* _DESCRIPTION OF THE TASK_
Can you copy out every line from the one containing "How far from" through the last line, offsetting each distance in the answers by adding 120 to it?

* _MATERIAL PROVIDED_
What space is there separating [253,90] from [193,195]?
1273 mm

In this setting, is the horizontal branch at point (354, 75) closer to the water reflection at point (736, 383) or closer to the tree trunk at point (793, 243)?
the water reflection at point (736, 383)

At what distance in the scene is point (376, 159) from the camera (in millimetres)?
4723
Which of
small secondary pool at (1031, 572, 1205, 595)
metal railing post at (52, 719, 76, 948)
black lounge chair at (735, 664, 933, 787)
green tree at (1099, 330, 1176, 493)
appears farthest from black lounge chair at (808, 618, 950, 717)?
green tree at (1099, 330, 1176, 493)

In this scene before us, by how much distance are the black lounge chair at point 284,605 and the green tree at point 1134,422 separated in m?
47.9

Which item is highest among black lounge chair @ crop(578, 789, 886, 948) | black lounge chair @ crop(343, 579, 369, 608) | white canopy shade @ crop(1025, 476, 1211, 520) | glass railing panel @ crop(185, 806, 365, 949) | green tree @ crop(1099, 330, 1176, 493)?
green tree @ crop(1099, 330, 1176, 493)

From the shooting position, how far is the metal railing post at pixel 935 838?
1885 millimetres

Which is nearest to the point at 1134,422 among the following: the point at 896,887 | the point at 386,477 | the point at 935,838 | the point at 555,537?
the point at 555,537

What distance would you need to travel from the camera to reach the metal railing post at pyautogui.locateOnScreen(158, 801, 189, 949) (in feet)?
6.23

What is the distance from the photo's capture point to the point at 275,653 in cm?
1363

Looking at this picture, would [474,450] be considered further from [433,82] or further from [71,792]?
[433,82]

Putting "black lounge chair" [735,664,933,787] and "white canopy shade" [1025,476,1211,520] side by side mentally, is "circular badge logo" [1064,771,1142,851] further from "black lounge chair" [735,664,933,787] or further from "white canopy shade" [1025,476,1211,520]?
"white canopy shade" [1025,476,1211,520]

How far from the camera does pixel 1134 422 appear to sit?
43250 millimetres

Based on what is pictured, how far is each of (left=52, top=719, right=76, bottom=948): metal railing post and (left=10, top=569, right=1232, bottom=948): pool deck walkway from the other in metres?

* _FULL SOLUTION_
How far from the camera does pixel 1134 422 appear to sit?
43370 millimetres

Based on what is pictured, how far is each of (left=52, top=719, right=76, bottom=948): metal railing post and (left=10, top=569, right=1232, bottom=948): pool deck walkway from the other in metres?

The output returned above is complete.